Debugging Agent Runs
Harn provides several tools for inspecting, replaying, and evaluating agent runs. This page walks through the debugging workflow.
Source-level debugging
For step-through debugging, start the Debug Adapter Protocol server:
cargo run --bin harn-dap
In VS Code, the Harn extension contributes a harn debug configuration
automatically. The equivalent launch.json entry is:
{
"type": "harn",
"request": "launch",
"name": "Debug Current Harn File",
"program": "${file}",
"cwd": "${workspaceFolder}"
}
This supports line breakpoints, variable inspection, stack traces, and step
in / over / out against .harn files.
Host-call bridge (harnHostCall)
The debug adapter advertises supportsHarnHostCall: true in its
Capabilities response.
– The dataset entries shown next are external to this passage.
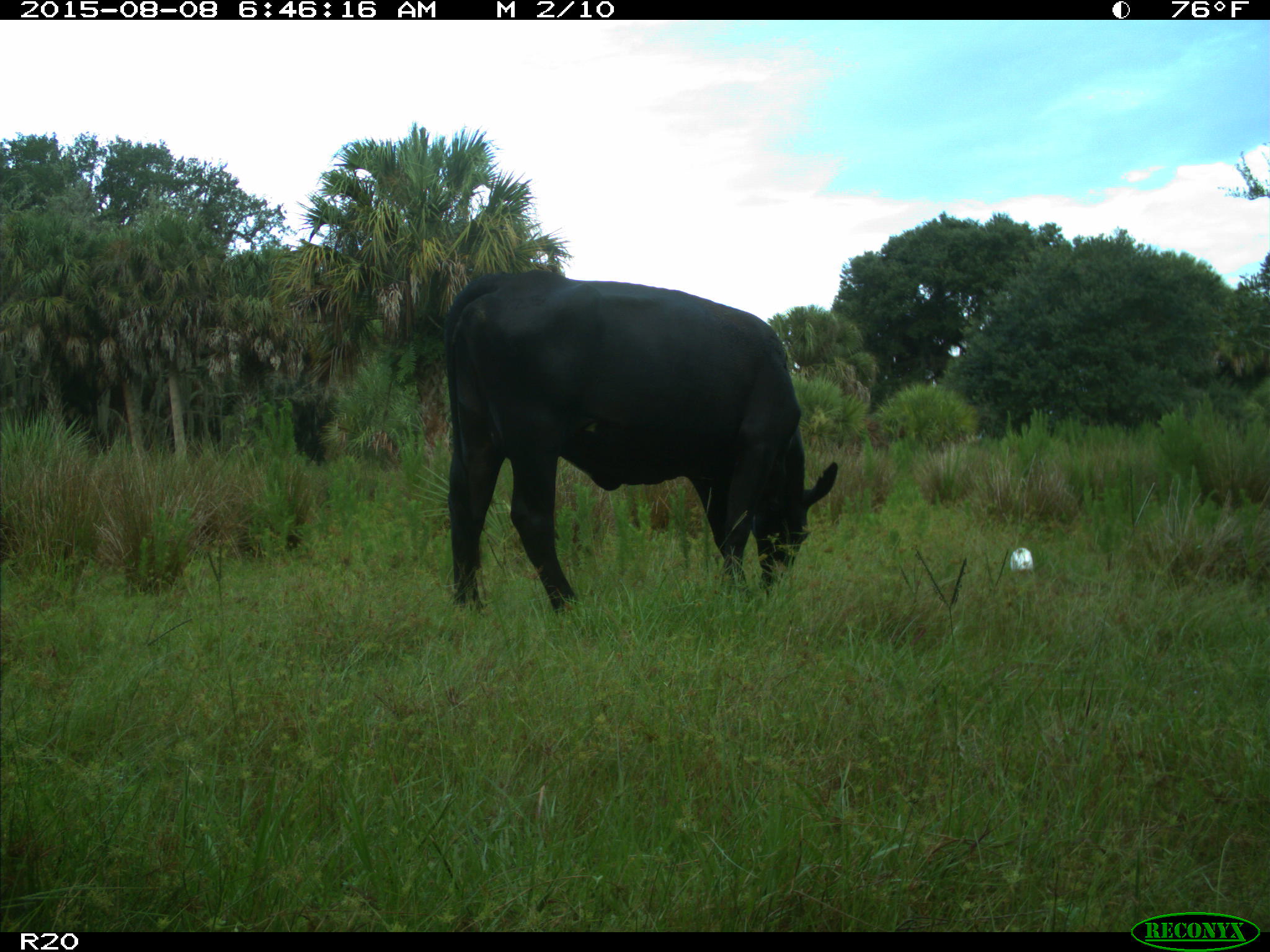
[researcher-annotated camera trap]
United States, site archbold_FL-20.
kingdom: Animalia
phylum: Chordata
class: Mammalia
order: Artiodactyla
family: Bovidae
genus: Bos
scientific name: Bos taurus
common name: domestic cow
When a script calls host_call(capability, operation, params) and the VM has no built-in handler for the op, the
adapter forwards it to the DAP client as a reverse request named
harnHostCall — mirroring the DAP runInTerminal pattern:
{"seq": 17, "type": "request", "command": "harnHostCall",
"arguments": {"capability": "workspace", "operation": "project_root",
"params": {}}}
The client replies with a normal DAP response:
{"seq": 18, "type": "response", "request_seq": 17, "command": "harnHostCall",
"success": true, "body": {"value": "/Users/x/proj"}}
On success: true, the adapter returns the body’s value field (or the
whole body when value is absent) to the script. On success: false,
the adapter throws VmError::Thrown(message) so scripts can try /
catch the failure like any other Harn exception. Clients that do not
implement harnHostCall still work — the script just sees the
standalone fallbacks (workspace.project_root, workspace.cwd, etc.).
LLM telemetry output events
During run / step-through, the adapter forwards every llm_call the
VM makes as a DAP output event with category: "telemetry" and a
JSON body:
{"category": "telemetry",
"output": "{\"call_id\":\"…\",\"model\":\"…\",\"prompt_tokens\":…,\"completion_tokens\":…,\"cache_tokens\":…,\"total_ms\":…,\"iteration\":…}"}
IDEs can parse these to show a live LLM-call ledger alongside the debug session.
Run records
Every agent_loop() or workflow_execute() call can produce a run record —
a JSON file in .harn-runs/ that captures the full execution trace including
LLM calls, tool invocations, and intermediate results.
# List recent runs
ls .harn-runs/
# Inspect a run record
harn runs inspect .harn-runs/<run-id>.json
The inspect command shows a structured summary: stages executed, tools called, token usage, timing, and final output.
Comparing runs
Compare a run against a baseline to identify regressions:
harn runs inspect .harn-runs/new.json --baseline .harn-runs/old.json
This highlights differences in tool calls, outputs, and token consumption.
Replay
Replay re-executes a recorded run, using the saved LLM responses instead of making live API calls. This is useful for deterministic debugging:
harn replay .harn-runs/<run-id>.json
Replay shows each stage transition and lets you verify that your pipeline produces the same results given the same LLM responses.
Visualizing a pipeline
When you want a quick structural view instead of a live debug session, render a Mermaid graph from the AST:
harn viz main.harn
harn viz main.harn --output docs/main.mmd
The generated graph is useful for reviewing branch-heavy pipelines, match arms, parallel blocks, and nested retries before you start stepping through them.
Evaluation
The harn eval command scores a run or set of runs against expected outcomes:
# Evaluate a single run
harn eval .harn-runs/<run-id>.json
# Evaluate all runs in a directory
harn eval .harn-runs/
# Evaluate using a manifest
harn eval eval-suite.json
Custom metrics
Use eval_metric() in your pipeline to record domain-specific metrics:
eval_metric("accuracy", 0.95, {dataset: "test-v2"})
eval_metric("latency_ms", 1200)
These metrics appear in run records and are aggregated by harn eval.
Token usage tracking
Track LLM costs during a run:
let usage = llm_usage()
log("Tokens used: ${usage.input_tokens + usage.output_tokens}")
log("LLM calls: ${usage.total_calls}")
Portal
The Harn portal is an interactive web UI for inspecting runs:
harn portal
This opens a dashboard showing all runs in .harn-runs/, with drill-down
into individual stages, tool calls, and transcript snapshots.
Tips
- Add
eval_metric()calls to your pipelines early — they’re cheap to record and invaluable for tracking quality over time. - Use replay for debugging non-deterministic failures: record the failing run, then replay it locally to step through the logic.
- Compare baselines when refactoring prompts or changing tool definitions to catch regressions before they ship.